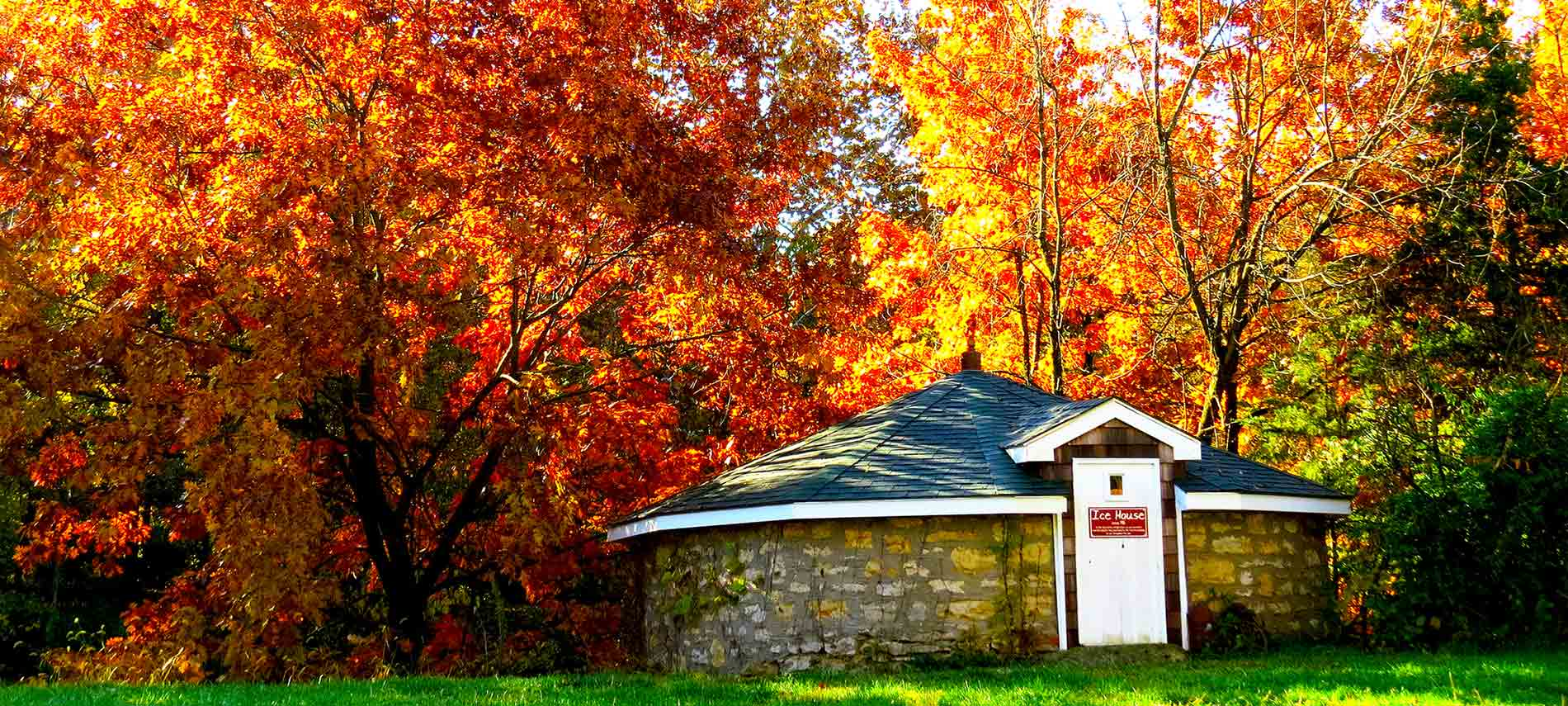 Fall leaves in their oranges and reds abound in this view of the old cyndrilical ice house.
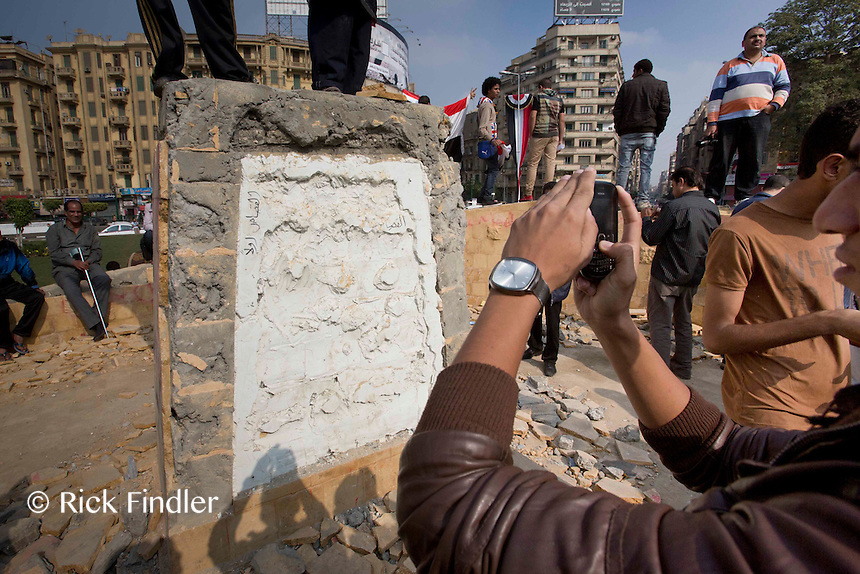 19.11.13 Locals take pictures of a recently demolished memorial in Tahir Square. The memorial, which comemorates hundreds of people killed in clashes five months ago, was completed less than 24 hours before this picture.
...
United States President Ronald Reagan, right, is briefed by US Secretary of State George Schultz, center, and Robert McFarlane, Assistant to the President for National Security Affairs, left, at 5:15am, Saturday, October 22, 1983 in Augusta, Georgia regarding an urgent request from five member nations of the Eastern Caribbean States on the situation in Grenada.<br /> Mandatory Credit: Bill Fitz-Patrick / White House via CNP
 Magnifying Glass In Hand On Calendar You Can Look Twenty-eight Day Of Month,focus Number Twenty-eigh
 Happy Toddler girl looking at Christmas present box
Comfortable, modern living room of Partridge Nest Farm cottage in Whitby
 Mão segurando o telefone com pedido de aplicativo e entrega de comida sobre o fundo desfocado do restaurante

■ BRIEF ■
Your answer is the exact run of lines above from the one with "Fall leaves in" through the one with "19.11.13 Locals take", both ends included, minus any picture.

■ EXERCISE OUTPUT ■
 Fall leaves in their oranges and reds abound in this view of the old cyndrilical ice house.
 19.11.13 Locals take pictures of a recently demolished memorial in Tahir Square. The memorial, which comemorates hundreds of people killed in clashes five months ago, was completed less than 24 hours before this picture.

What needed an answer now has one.